==== Trecho ====

Fatia da Mente ou Farsa do Marketing? — Por que a Coca é mais eterna que sua aposentadoria?
Onde mora o dinheiro? Na mente, meu bem.
Você já se perguntou por que uma criança de três anos reconhece o logotipo de uma empresa antes de conseguir escrever o próprio nome? Não é bruxaria, tampouco talento precoce. É marketing, é domínio, é ocupação de território — e o território em disputa é o córtex pré-frontal da sua inocência.
Sim, meu caro leitor: o que move bilhões em ativos e dividendos todos os dias não é a tecnologia por trás do produto, nem a suposta “inovação disruptiva” celebrada em eventos de gente muito pálida com blazer azul-marinho. O que importa é o que essa marca evoca — não no balanço, mas no seu cérebro.

====

Por favor, copie do trecho sobre marcas e marketing tudo desde "Você já se perguntou" até "no seu cérebro.", sem nenhuma alteração.

==== Listagem ====

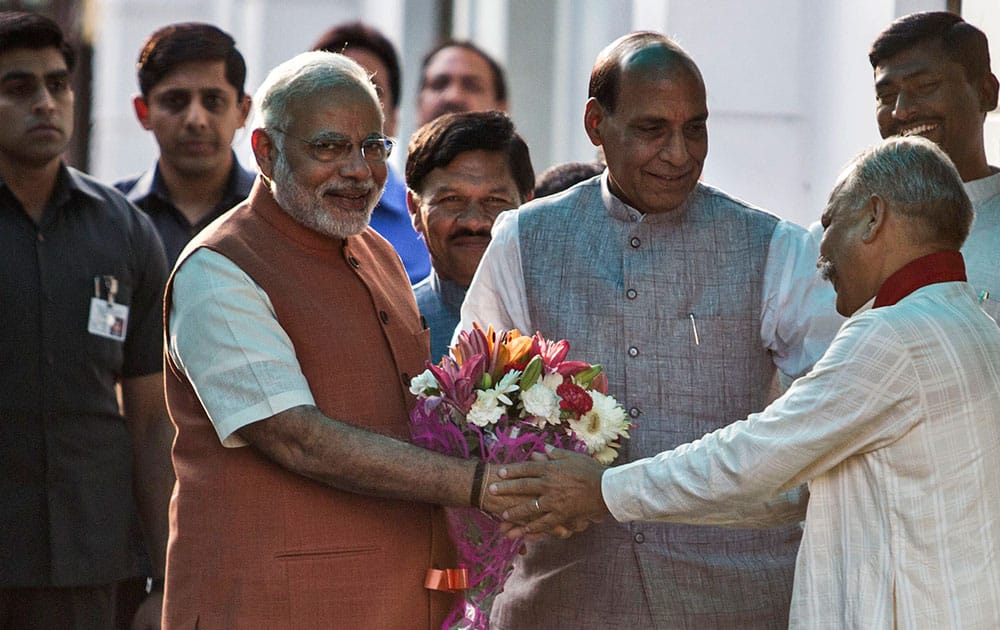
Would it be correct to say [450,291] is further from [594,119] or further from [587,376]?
[587,376]

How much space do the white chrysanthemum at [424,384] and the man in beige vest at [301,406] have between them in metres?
0.09

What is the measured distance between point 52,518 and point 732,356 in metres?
2.48

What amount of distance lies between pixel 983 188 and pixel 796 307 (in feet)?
2.28

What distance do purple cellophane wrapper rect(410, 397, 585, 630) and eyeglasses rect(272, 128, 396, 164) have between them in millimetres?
640

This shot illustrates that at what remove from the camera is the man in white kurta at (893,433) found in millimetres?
3305

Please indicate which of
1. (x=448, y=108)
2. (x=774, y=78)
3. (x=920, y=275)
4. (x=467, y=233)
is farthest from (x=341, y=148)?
(x=448, y=108)

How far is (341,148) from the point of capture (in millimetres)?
3938

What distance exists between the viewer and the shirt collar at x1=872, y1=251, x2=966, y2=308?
11.2ft

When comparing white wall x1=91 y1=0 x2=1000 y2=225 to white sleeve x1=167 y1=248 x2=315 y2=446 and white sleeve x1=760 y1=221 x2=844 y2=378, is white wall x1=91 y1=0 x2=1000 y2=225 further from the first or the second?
white sleeve x1=167 y1=248 x2=315 y2=446

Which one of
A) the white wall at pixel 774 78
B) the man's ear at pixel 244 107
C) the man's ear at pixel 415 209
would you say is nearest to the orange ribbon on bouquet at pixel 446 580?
the man's ear at pixel 415 209

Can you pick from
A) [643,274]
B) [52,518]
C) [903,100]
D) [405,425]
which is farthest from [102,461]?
[903,100]

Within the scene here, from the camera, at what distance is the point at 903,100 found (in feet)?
14.2

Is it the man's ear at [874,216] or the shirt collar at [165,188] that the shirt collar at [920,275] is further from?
the shirt collar at [165,188]

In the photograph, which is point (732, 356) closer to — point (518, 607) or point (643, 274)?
point (643, 274)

====

— Exercício resolvido —
Você já se perguntou por que uma criança de três anos reconhece o logotipo de uma empresa antes de conseguir escrever o próprio nome? Não é bruxaria, tampouco talento precoce. É marketing, é domínio, é ocupação de território — e o território em disputa é o córtex pré-frontal da sua inocência.
Sim, meu caro leitor: o que move bilhões em ativos e dividendos todos os dias não é a tecnologia por trás do produto, nem a suposta “inovação disruptiva” celebrada em eventos de gente muito pálida com blazer azul-marinho. O que importa é o que essa marca evoca — não no balanço, mas no seu cérebro.